▶ What the exercise asks
From the line that contains "Libros de segunda" down to the final line of the listing below, set down every line exactly, both ends included, and drop the pictures.

▶ Source material
┌──

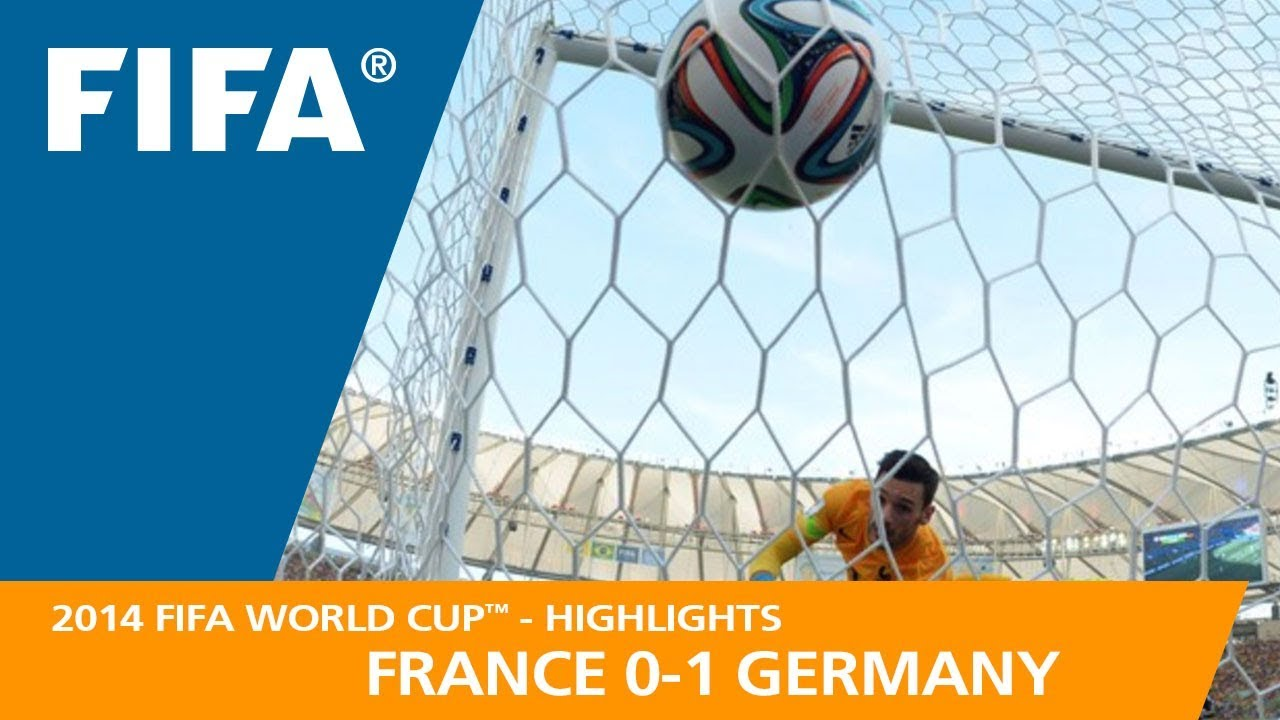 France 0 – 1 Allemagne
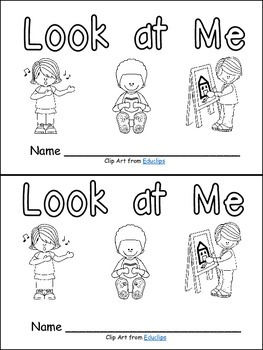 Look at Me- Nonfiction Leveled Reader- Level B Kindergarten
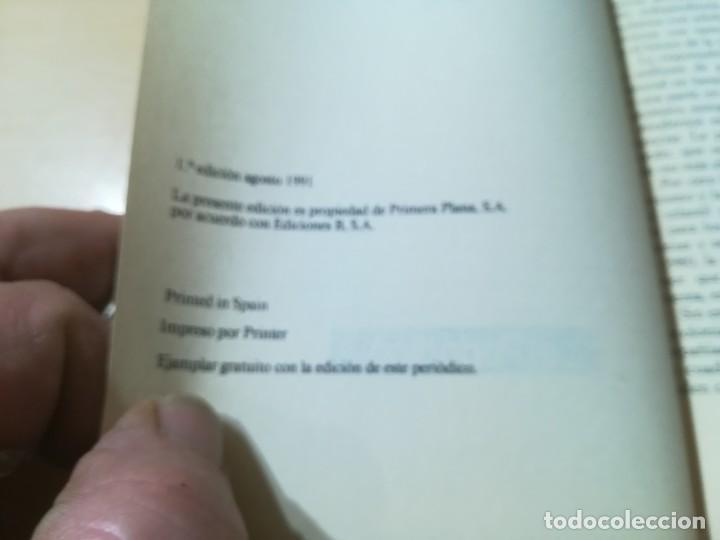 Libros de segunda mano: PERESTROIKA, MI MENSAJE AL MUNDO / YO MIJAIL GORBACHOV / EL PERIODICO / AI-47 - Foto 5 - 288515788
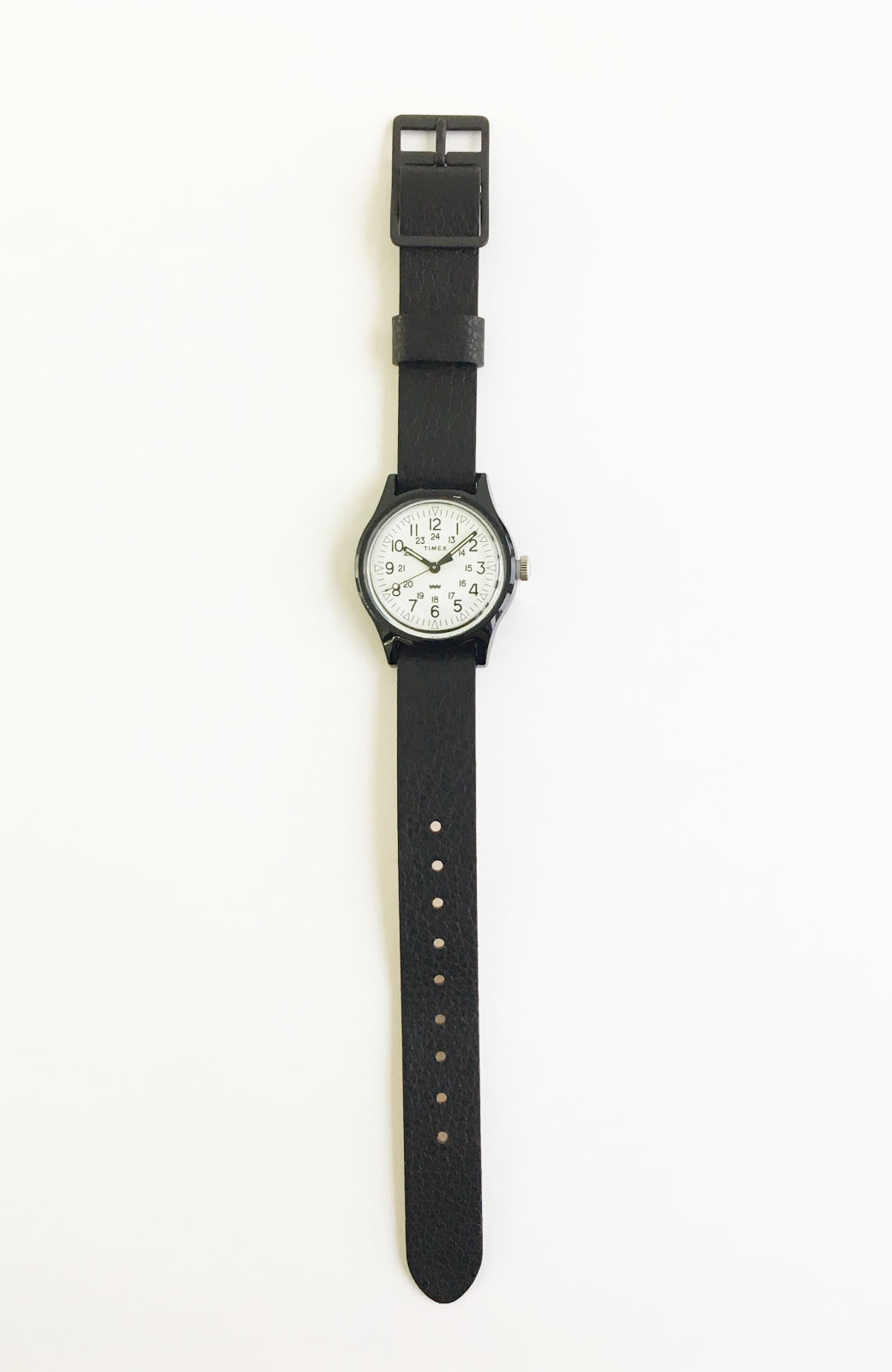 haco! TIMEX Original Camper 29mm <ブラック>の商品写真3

└──

▶ Completed exercise
 Libros de segunda mano: PERESTROIKA, MI MENSAJE AL MUNDO / YO MIJAIL GORBACHOV / EL PERIODICO / AI-47 - Foto 5 - 288515788
 haco! TIMEX Original Camper 29mm <ブラック>の商品写真3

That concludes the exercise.